------ EXCERPTED RECORDS

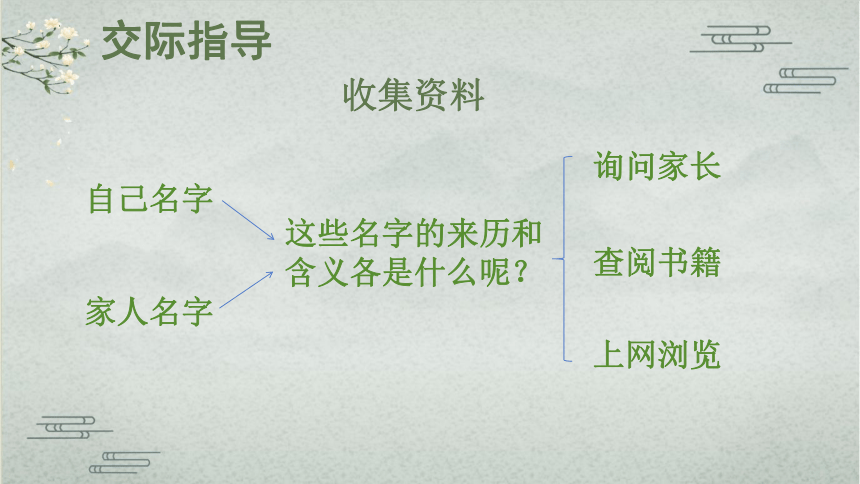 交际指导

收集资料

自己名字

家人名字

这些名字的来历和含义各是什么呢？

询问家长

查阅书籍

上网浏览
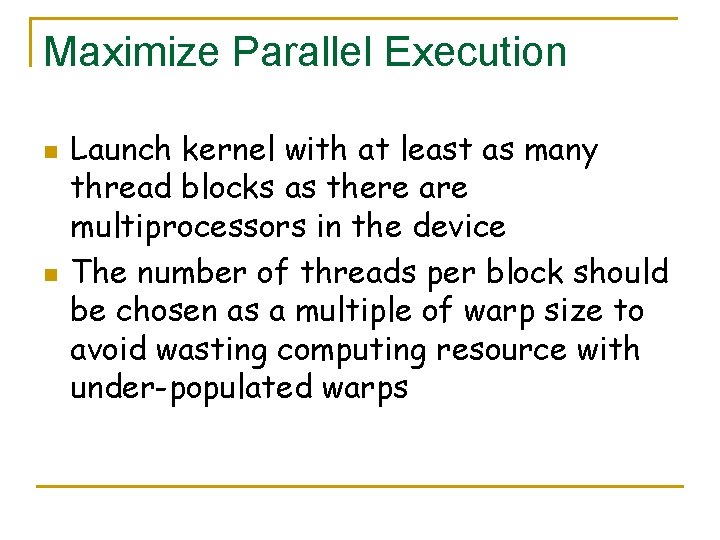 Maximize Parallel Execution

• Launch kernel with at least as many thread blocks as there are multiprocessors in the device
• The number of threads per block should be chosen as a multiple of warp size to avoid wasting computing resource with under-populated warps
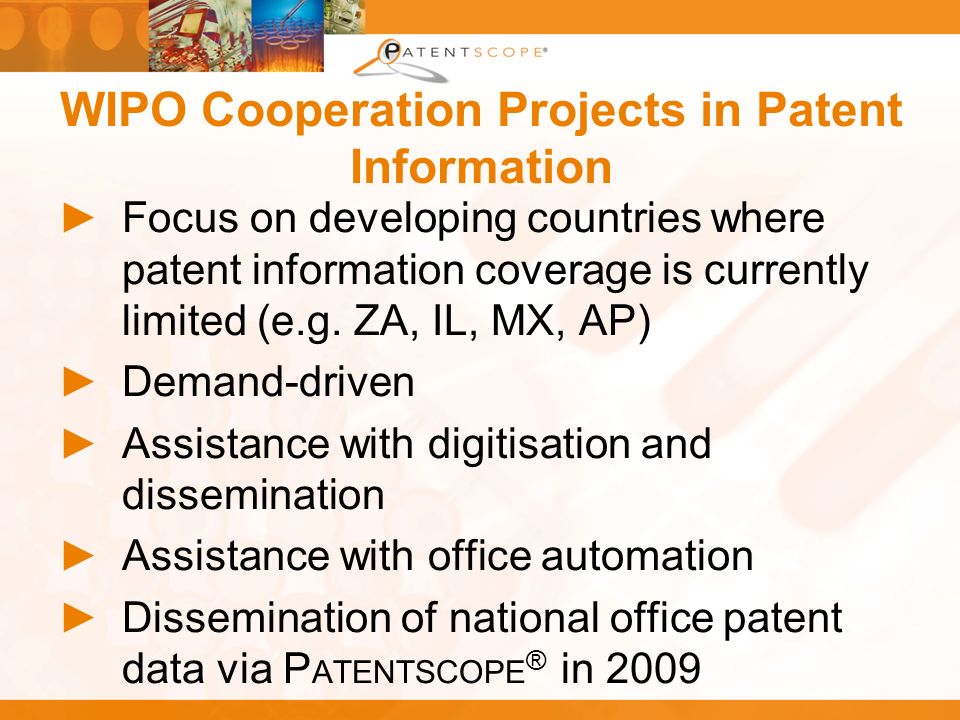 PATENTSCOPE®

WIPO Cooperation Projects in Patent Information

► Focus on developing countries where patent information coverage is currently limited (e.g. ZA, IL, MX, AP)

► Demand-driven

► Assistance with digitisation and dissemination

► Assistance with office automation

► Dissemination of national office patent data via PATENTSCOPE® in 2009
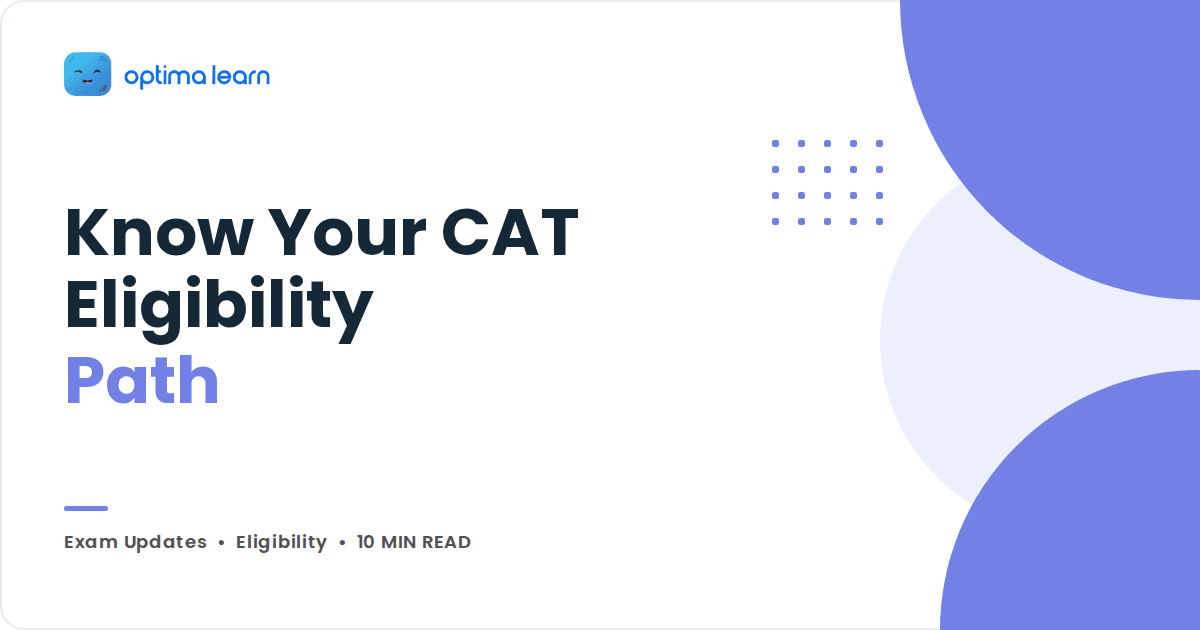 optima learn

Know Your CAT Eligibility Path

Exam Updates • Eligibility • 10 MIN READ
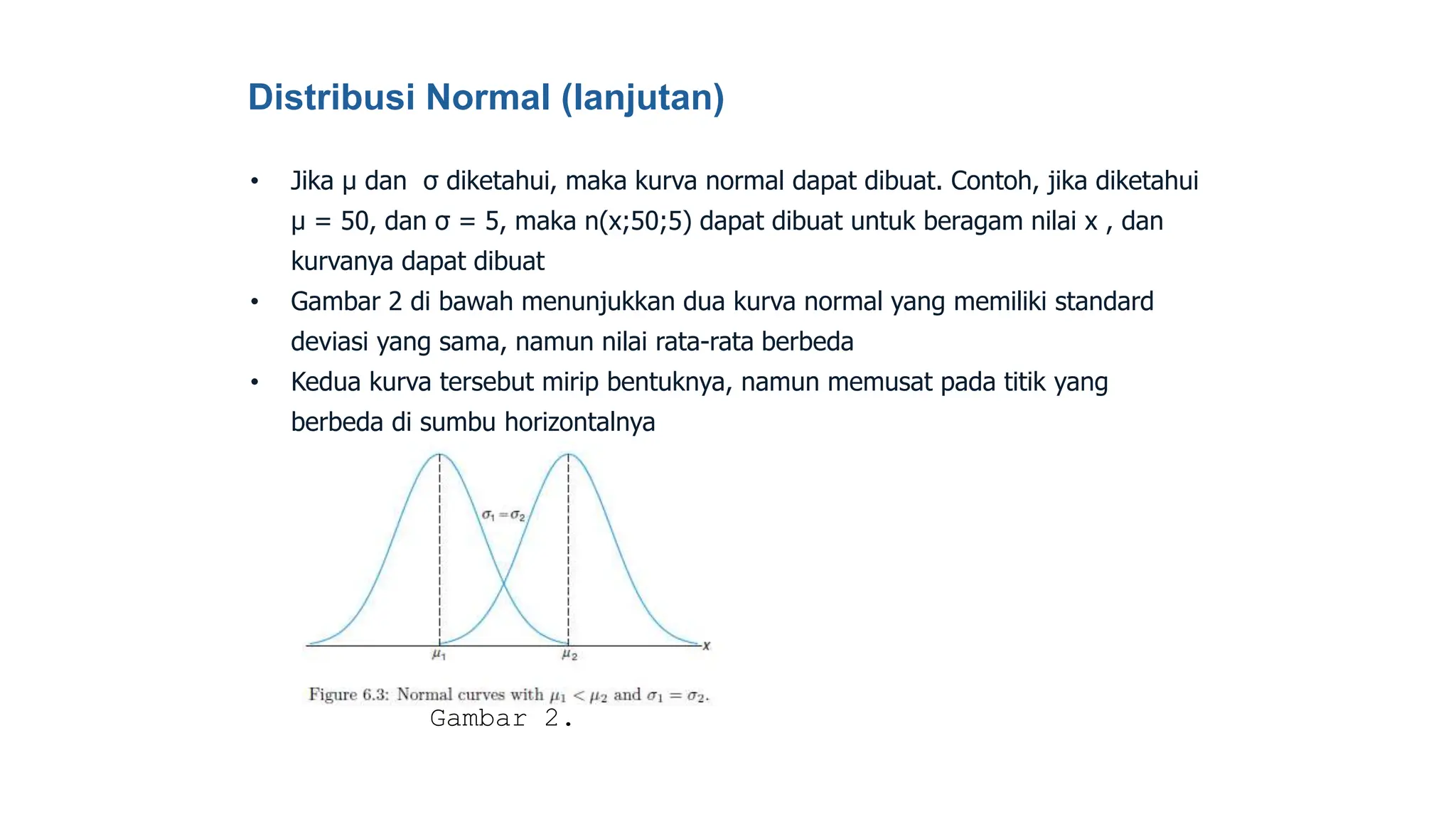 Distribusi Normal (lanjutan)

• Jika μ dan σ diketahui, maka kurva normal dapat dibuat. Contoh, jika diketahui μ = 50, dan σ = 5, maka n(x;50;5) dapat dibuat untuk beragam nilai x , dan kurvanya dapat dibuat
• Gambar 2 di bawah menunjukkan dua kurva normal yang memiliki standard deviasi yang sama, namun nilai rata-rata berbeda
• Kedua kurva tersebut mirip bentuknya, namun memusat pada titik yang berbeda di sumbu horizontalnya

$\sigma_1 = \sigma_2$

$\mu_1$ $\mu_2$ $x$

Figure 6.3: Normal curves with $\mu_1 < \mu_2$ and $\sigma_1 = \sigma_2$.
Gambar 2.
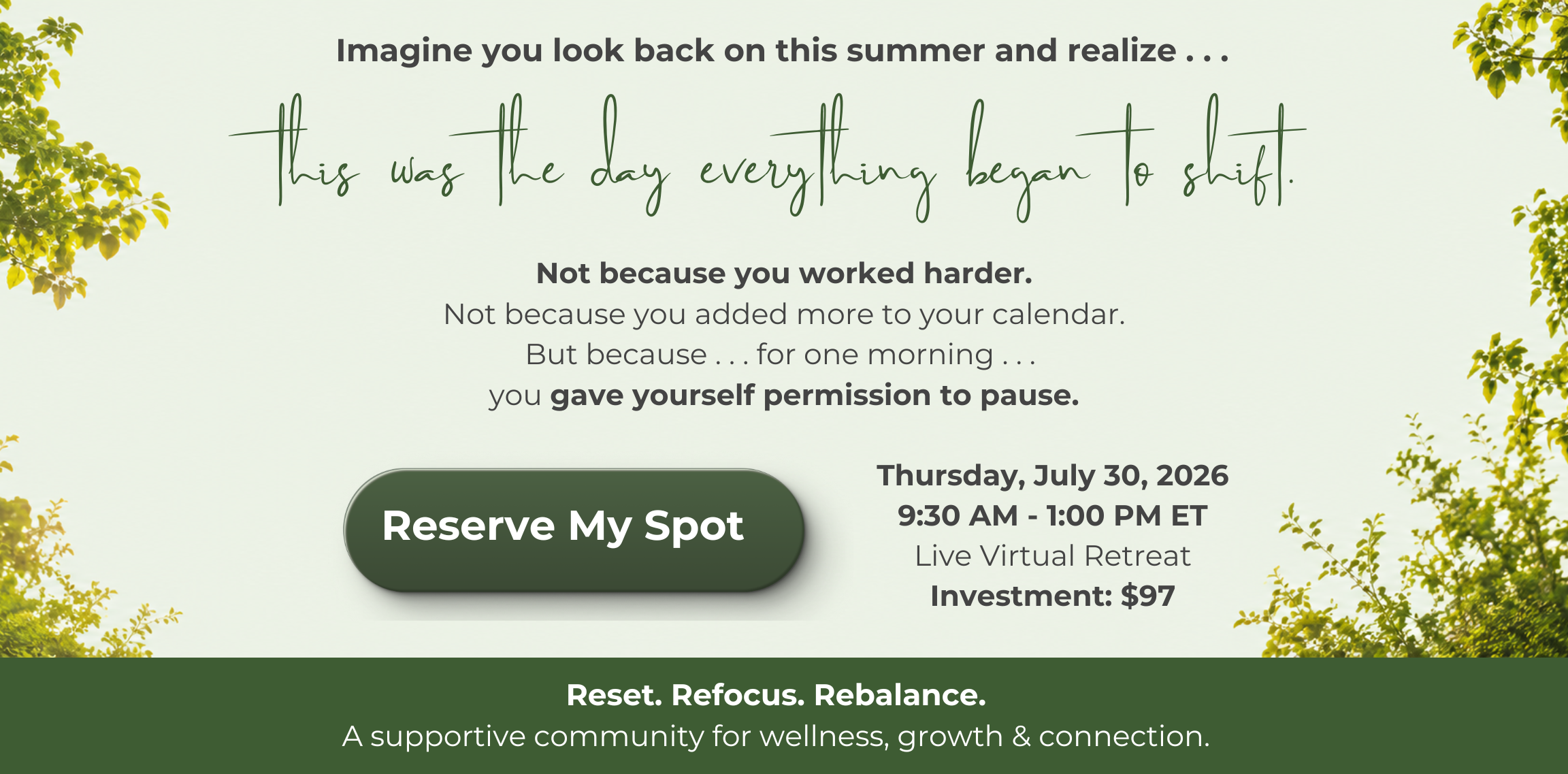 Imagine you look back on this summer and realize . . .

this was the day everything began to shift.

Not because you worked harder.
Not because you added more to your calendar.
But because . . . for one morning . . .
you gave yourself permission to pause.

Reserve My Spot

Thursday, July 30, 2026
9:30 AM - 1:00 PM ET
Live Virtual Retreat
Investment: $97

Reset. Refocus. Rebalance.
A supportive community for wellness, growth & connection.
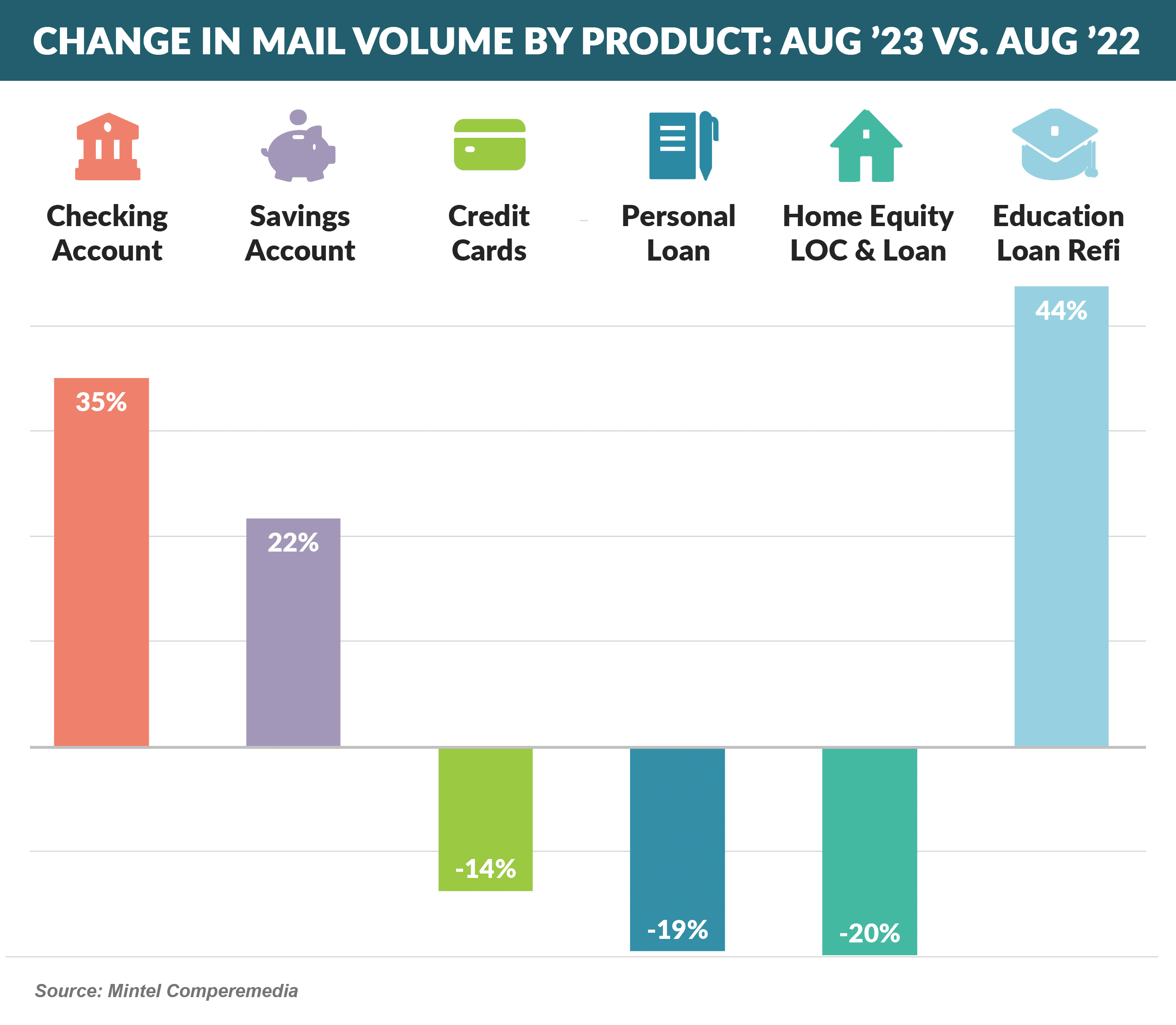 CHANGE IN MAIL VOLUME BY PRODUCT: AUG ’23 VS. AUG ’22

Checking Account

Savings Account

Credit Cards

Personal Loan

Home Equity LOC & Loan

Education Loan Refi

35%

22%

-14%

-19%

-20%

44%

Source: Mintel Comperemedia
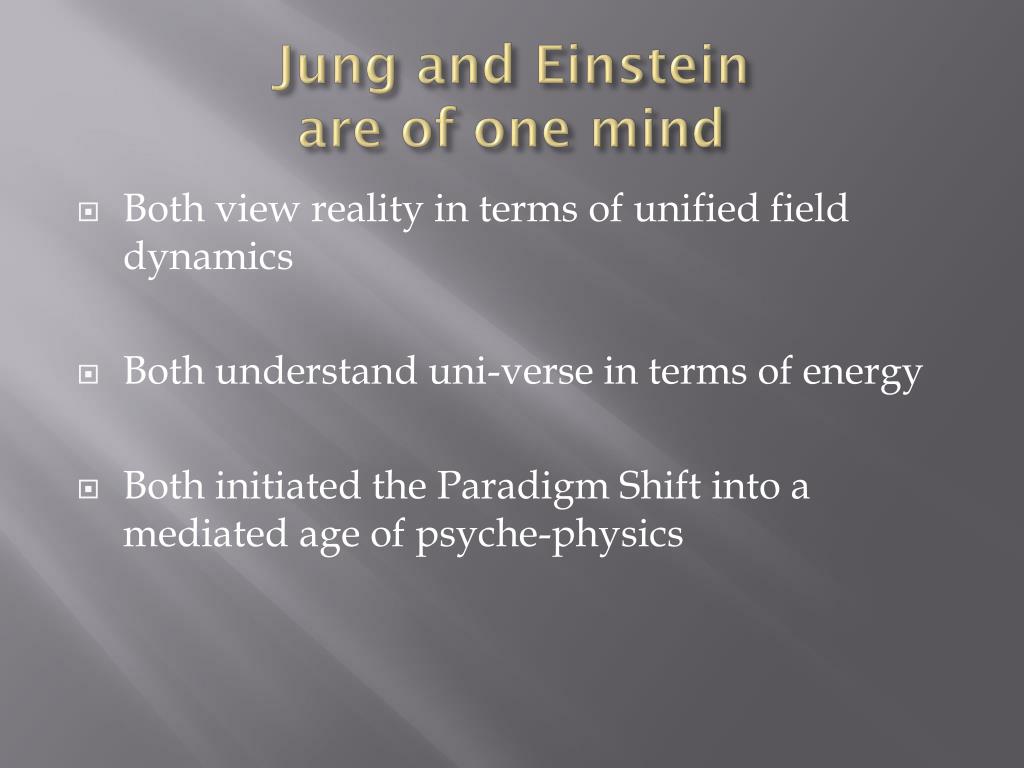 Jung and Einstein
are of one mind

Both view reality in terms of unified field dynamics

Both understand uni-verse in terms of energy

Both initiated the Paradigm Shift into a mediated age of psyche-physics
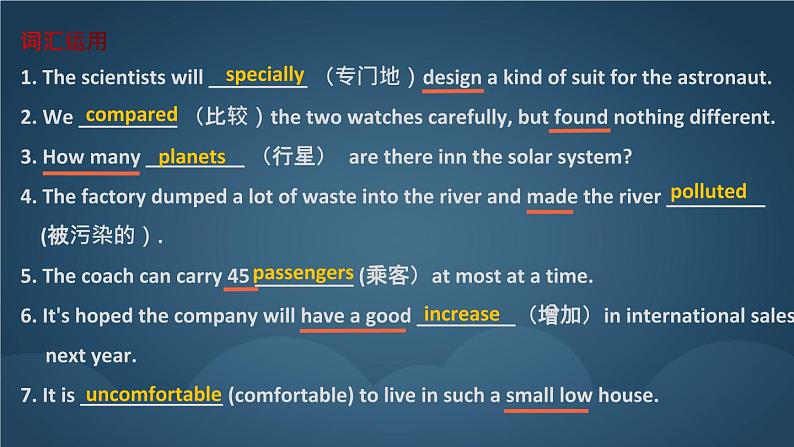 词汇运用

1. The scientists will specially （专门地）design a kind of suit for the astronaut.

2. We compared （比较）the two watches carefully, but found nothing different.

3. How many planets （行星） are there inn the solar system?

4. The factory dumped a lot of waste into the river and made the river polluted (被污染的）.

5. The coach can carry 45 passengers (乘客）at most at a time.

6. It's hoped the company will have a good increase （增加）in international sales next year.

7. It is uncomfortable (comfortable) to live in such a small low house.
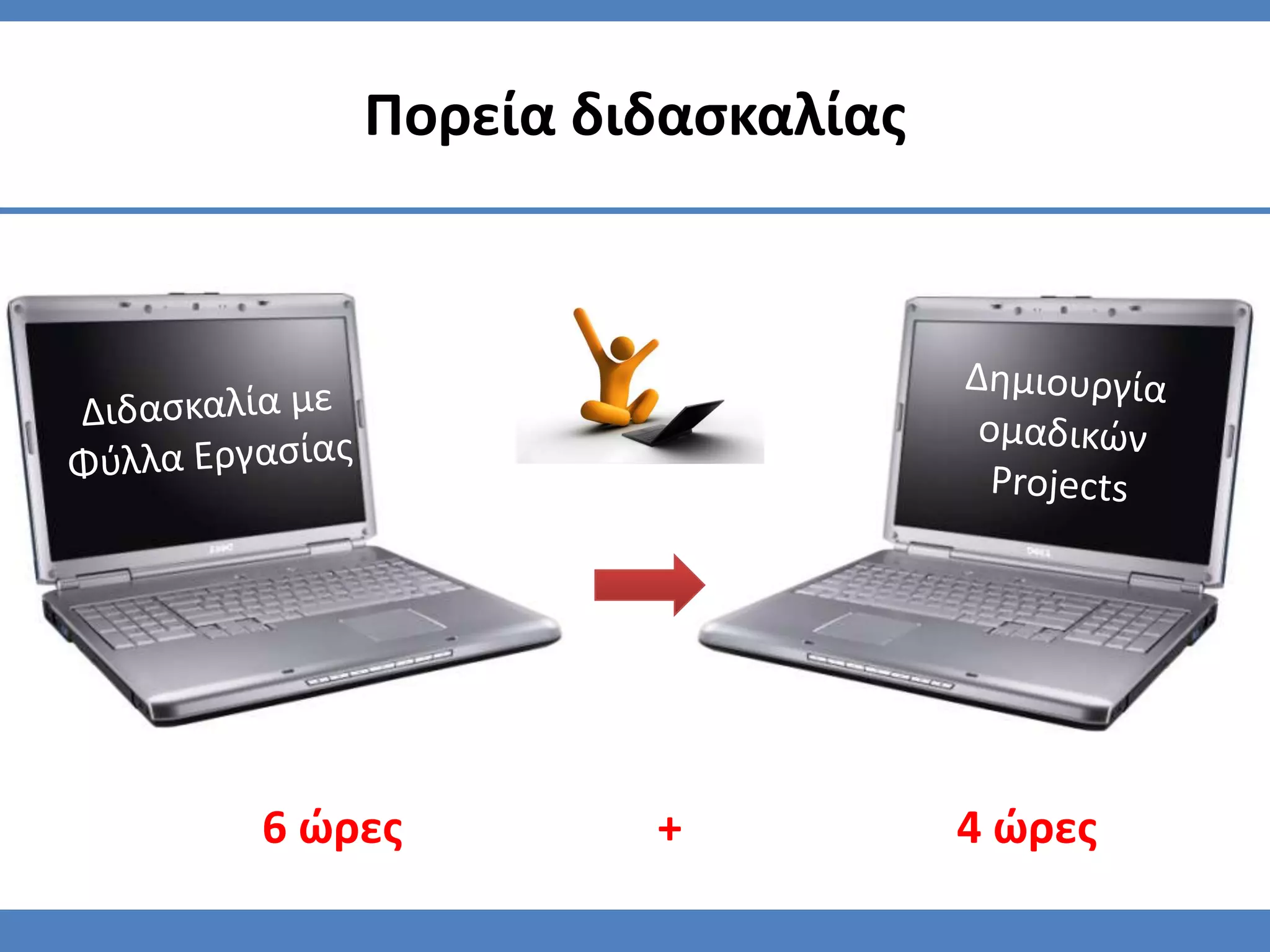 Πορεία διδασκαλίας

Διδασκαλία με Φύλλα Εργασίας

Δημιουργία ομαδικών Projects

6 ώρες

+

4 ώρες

------------

* [WORK REQUIRED]
Beginning with the first line of the material above, please output each line exactly through the line that contains "Not because you worked harder.", and only those, leaving out pictures.

* [RESULT]
 交际指导

收集资料

自己名字

家人名字

这些名字的来历和含义各是什么呢？

询问家长

查阅书籍

上网浏览
 Maximize Parallel Execution

• Launch kernel with at least as many thread blocks as there are multiprocessors in the device
• The number of threads per block should be chosen as a multiple of warp size to avoid wasting computing resource with under-populated warps
 PATENTSCOPE®

WIPO Cooperation Projects in Patent Information

► Focus on developing countries where patent information coverage is currently limited (e.g. ZA, IL, MX, AP)

► Demand-driven

► Assistance with digitisation and dissemination

► Assistance with office automation

► Dissemination of national office patent data via PATENTSCOPE® in 2009
 optima learn

Know Your CAT Eligibility Path

Exam Updates • Eligibility • 10 MIN READ
 Distribusi Normal (lanjutan)

• Jika μ dan σ diketahui, maka kurva normal dapat dibuat. Contoh, jika diketahui μ = 50, dan σ = 5, maka n(x;50;5) dapat dibuat untuk beragam nilai x , dan kurvanya dapat dibuat
• Gambar 2 di bawah menunjukkan dua kurva normal yang memiliki standard deviasi yang sama, namun nilai rata-rata berbeda
• Kedua kurva tersebut mirip bentuknya, namun memusat pada titik yang berbeda di sumbu horizontalnya

$\sigma_1 = \sigma_2$

$\mu_1$ $\mu_2$ $x$

Figure 6.3: Normal curves with $\mu_1 < \mu_2$ and $\sigma_1 = \sigma_2$.
Gambar 2.
 Imagine you look back on this summer and realize . . .

this was the day everything began to shift.

Not because you worked harder.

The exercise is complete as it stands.